* Records:
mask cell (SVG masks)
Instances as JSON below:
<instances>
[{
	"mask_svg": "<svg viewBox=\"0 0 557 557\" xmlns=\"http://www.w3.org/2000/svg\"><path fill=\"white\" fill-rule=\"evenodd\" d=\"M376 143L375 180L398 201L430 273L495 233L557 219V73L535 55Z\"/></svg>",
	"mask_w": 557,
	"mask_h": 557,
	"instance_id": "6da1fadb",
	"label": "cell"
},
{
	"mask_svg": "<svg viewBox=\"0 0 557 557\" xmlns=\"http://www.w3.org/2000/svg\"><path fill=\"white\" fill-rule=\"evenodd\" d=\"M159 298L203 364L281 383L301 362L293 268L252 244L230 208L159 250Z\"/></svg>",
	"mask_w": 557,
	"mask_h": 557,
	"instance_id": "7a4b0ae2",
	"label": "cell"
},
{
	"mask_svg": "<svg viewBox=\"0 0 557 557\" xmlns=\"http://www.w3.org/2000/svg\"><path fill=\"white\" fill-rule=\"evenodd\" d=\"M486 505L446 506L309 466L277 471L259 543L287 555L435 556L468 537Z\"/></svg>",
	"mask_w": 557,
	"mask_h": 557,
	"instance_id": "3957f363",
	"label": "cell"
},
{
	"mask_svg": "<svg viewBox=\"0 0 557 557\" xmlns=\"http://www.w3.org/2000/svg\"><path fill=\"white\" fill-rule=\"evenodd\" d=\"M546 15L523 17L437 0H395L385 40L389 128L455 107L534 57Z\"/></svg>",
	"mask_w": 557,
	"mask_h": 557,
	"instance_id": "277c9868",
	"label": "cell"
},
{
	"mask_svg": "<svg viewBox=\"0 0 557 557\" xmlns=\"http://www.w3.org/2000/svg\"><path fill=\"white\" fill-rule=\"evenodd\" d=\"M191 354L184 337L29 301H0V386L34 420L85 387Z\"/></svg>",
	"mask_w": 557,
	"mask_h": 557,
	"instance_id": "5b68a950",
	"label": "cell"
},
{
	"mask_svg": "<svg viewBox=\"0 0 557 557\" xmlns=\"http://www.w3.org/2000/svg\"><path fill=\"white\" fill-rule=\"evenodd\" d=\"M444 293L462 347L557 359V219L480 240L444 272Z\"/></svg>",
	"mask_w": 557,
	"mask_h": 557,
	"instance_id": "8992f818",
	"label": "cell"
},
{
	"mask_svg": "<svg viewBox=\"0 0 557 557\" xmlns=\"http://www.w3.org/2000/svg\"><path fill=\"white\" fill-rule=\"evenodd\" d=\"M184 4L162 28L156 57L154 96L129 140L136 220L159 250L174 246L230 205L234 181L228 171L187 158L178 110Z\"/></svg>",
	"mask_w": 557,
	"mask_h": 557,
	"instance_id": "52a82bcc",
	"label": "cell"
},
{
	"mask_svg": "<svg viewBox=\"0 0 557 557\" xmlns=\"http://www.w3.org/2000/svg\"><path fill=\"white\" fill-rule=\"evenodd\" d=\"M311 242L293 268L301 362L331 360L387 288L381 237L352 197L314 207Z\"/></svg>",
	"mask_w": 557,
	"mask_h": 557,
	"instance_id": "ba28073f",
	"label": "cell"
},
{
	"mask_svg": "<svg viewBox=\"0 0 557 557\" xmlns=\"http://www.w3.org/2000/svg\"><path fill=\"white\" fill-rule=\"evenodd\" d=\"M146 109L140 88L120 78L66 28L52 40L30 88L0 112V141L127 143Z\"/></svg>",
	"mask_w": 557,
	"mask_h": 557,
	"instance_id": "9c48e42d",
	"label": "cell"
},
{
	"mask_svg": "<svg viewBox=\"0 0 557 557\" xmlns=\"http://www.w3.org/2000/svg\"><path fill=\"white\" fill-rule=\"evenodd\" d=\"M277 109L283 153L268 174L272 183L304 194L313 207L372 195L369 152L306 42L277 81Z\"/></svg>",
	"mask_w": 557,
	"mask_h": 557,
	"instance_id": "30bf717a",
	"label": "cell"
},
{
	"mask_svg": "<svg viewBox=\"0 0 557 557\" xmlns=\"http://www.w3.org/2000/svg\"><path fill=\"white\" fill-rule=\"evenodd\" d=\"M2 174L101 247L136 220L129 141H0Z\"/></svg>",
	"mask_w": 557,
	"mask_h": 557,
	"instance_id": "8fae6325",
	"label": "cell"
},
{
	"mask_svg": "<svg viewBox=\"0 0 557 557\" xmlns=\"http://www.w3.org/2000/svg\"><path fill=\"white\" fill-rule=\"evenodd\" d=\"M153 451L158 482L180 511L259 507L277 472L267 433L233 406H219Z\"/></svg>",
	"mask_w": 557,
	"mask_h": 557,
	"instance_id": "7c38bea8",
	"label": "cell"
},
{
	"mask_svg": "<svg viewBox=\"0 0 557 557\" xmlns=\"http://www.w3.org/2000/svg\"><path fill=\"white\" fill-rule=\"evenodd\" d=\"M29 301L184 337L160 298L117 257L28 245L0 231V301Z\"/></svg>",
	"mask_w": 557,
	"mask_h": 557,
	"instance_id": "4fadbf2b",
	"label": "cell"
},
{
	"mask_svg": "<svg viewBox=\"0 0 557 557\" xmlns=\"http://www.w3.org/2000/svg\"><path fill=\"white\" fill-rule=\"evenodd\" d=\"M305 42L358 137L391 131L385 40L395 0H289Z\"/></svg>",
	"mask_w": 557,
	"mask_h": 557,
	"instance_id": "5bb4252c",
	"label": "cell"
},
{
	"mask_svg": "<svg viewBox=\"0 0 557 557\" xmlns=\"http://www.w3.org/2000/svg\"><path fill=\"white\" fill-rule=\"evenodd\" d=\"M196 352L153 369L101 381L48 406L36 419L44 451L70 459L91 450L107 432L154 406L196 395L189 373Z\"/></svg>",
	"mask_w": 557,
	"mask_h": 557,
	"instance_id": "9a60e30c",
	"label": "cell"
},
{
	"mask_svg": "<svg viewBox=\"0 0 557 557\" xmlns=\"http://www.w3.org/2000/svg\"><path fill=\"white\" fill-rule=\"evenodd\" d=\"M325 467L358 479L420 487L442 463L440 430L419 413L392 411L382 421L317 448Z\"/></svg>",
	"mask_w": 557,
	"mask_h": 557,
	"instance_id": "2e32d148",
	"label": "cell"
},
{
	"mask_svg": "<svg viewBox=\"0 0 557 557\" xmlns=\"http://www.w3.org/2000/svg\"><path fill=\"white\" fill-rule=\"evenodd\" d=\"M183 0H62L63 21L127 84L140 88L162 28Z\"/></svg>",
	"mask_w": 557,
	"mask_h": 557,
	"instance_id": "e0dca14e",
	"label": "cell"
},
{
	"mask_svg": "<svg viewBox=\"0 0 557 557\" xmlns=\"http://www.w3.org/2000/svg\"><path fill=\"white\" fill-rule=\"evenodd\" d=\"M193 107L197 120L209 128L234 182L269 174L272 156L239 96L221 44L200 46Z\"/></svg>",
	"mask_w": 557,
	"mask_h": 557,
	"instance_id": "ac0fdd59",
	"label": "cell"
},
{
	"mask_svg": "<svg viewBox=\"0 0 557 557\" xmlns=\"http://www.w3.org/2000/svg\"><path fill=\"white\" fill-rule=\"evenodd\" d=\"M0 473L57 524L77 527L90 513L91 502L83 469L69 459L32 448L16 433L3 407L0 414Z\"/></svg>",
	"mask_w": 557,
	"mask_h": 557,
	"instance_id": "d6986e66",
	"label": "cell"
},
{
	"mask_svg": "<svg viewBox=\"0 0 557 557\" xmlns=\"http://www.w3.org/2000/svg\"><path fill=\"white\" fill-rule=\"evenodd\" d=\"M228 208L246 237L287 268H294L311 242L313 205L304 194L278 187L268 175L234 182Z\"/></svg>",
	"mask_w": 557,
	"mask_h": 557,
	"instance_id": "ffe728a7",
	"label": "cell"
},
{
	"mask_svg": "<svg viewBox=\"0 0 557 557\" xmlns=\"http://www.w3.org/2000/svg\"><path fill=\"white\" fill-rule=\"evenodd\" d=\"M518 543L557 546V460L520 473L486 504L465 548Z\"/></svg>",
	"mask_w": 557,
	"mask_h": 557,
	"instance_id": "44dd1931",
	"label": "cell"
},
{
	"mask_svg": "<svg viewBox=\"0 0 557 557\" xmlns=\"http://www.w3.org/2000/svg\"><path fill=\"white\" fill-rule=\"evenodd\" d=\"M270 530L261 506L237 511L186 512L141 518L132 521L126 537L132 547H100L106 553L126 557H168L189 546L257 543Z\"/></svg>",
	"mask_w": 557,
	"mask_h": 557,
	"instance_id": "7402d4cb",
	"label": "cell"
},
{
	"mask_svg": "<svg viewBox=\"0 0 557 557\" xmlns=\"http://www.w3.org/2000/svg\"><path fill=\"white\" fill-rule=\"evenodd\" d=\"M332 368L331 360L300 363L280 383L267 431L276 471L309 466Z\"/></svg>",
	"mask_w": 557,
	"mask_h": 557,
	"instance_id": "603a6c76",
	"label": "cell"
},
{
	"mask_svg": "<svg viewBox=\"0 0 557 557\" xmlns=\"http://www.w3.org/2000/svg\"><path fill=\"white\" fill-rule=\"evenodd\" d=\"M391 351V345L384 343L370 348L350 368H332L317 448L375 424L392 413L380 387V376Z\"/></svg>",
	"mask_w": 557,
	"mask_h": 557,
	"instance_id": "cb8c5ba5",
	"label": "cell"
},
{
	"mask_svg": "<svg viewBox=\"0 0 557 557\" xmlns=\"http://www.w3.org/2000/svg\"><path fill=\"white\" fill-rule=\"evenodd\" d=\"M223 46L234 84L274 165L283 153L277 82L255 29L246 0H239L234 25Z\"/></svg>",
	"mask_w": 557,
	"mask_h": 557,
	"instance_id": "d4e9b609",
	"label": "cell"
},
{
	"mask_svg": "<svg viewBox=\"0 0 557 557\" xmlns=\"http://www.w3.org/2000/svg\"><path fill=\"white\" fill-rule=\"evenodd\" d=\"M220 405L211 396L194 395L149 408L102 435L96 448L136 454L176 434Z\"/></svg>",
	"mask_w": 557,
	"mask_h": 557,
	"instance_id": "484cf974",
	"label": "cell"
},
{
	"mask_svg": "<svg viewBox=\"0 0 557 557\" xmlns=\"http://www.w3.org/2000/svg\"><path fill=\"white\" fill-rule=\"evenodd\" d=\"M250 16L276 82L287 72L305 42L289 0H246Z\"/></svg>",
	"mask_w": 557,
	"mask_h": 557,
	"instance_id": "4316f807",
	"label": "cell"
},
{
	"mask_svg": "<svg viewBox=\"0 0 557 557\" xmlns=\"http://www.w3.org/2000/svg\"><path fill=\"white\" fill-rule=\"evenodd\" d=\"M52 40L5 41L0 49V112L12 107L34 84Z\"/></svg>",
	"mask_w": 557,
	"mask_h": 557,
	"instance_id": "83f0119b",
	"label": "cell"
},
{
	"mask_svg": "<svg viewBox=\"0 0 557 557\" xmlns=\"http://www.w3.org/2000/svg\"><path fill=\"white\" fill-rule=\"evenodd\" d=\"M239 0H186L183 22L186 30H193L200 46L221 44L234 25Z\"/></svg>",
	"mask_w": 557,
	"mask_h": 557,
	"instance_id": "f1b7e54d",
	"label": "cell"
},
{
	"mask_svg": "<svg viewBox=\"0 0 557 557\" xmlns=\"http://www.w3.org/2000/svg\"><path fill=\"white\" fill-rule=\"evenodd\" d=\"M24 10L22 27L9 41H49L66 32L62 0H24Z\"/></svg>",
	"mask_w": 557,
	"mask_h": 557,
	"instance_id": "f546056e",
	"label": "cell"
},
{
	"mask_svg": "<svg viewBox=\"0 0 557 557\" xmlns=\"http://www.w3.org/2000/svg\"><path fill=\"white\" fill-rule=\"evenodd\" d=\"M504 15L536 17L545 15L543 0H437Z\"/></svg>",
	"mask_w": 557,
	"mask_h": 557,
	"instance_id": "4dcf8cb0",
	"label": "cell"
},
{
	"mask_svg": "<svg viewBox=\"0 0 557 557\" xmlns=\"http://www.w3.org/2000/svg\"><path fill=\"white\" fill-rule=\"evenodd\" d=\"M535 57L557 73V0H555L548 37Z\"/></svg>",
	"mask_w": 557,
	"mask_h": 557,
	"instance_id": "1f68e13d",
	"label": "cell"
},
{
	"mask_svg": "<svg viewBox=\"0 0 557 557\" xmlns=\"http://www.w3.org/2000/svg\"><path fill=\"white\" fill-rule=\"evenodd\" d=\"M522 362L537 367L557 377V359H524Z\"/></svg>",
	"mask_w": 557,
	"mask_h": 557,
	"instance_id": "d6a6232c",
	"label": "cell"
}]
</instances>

* Aim of the task: Can you rewrite everything from the start of the material down to the line containing "143L375 180L398 201L430", with "JSON" changed to "YAML" and nothing else altered?

* Answer to the task:
mask cell (SVG masks)
Instances as YAML below:
<instances>
[{
	"mask_svg": "<svg viewBox=\"0 0 557 557\" xmlns=\"http://www.w3.org/2000/svg\"><path fill=\"white\" fill-rule=\"evenodd\" d=\"M376 143L375 180L398 201L430 273L495 233L557 219V73L535 55Z\"/></svg>",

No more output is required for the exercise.